» **选定段落**:
--*--

能量谷优化器(EVO)是基于先进物理原理的新型优化算法,表现出强劲的全局和工程优化能力。它与CEC函数中的高级算法进行了比较,并在文献中提供了对比结果。EVO的核心代码展示了其迭代和粒子更新机制,可用于解决复杂优化问题。
能量谷优化器(EVO)是一种新的元启发式算法,它的算法是受到了关于稳定性和不同粒子衰变模式的先进物理原理的启发。在文献中,作者与CEC函数中最先进的算法进行了比较,并且证明该算法确实很强劲。算法原理大家请参考文献。
[1] Azizi M , Aickelin U , Khorshidi H A , et al. Energy valley optimizer: a novel metaheuristic algorithm for global and engineering optimization[J]. Scientific Reports.
evo算法与其他算法的对比结果图:
更多对比结果与数据请参考本文献,文献与代码作者打包在一起了,请大家查收。
直接上结果图:
算法核心代码:
function [Best_score,Best_Pos,Conv_History]=EVO(nParticles,MaxFes,lb,ub,VarNumber,fobj)

--*--

» **原始数据**:
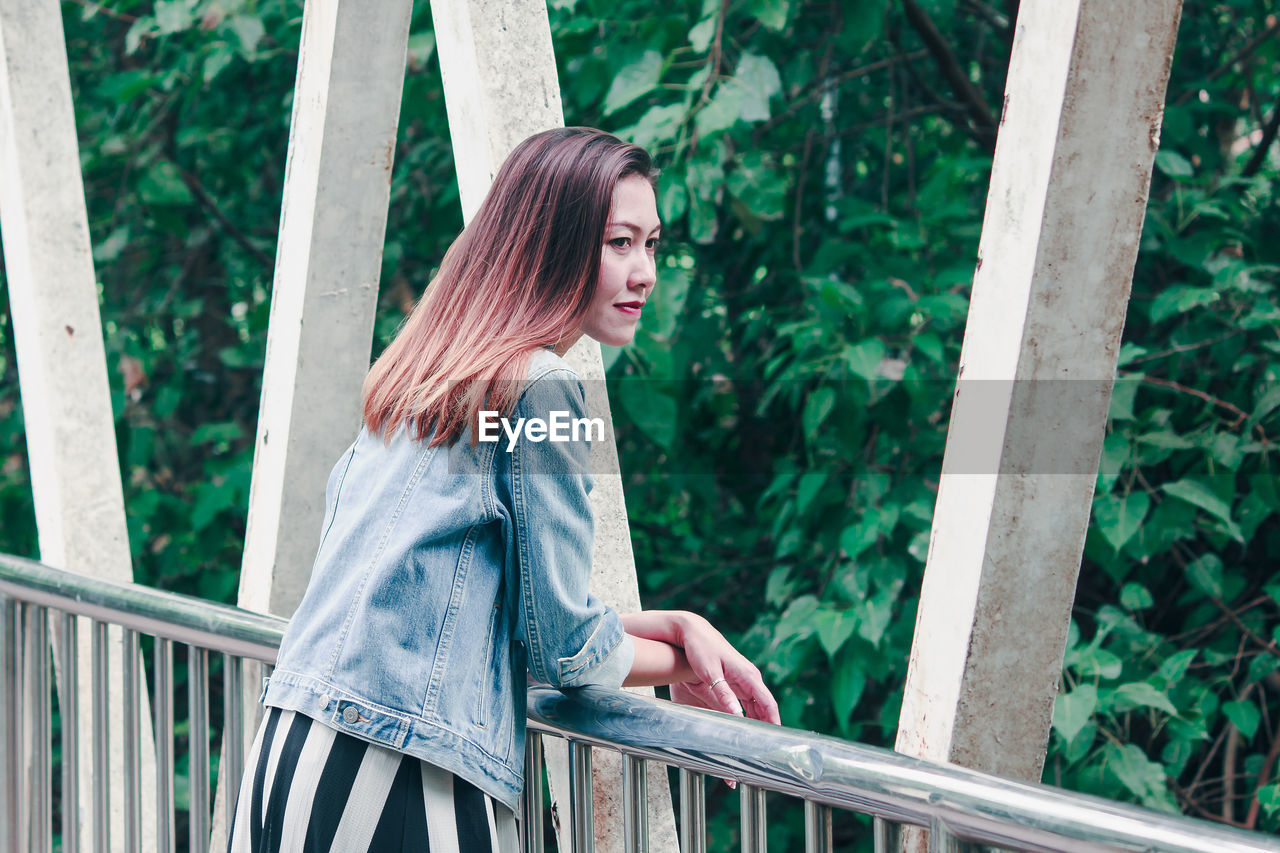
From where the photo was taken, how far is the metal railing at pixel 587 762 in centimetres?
100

--*--

» **给定练习 1**: 根据能量谷优化器一文,该算法受到了什么原理的启发?
» **给定练习 2**: 请一字不差地誊写能量谷优化器一文中从“能量谷优化器(EVO)是一种”开始、直到“更多对比结果与数据请参考本文献,文献与代码作者打包在一起了,请大家查收。”为止(含该处)的内容。

» **书面回答 1**: 关于稳定性和不同粒子衰变模式的先进物理原理。

» **书面回答 2**:
能量谷优化器(EVO)是一种新的元启发式算法,它的算法是受到了关于稳定性和不同粒子衰变模式的先进物理原理的启发。在文献中,作者与CEC函数中最先进的算法进行了比较,并且证明该算法确实很强劲。算法原理大家请参考文献。
[1] Azizi M , Aickelin U , Khorshidi H A , et al. Energy valley optimizer: a novel metaheuristic algorithm for global and engineering optimization[J]. Scientific Reports.
evo算法与其他算法的对比结果图:
更多对比结果与数据请参考本文献,文献与代码作者打包在一起了,请大家查收。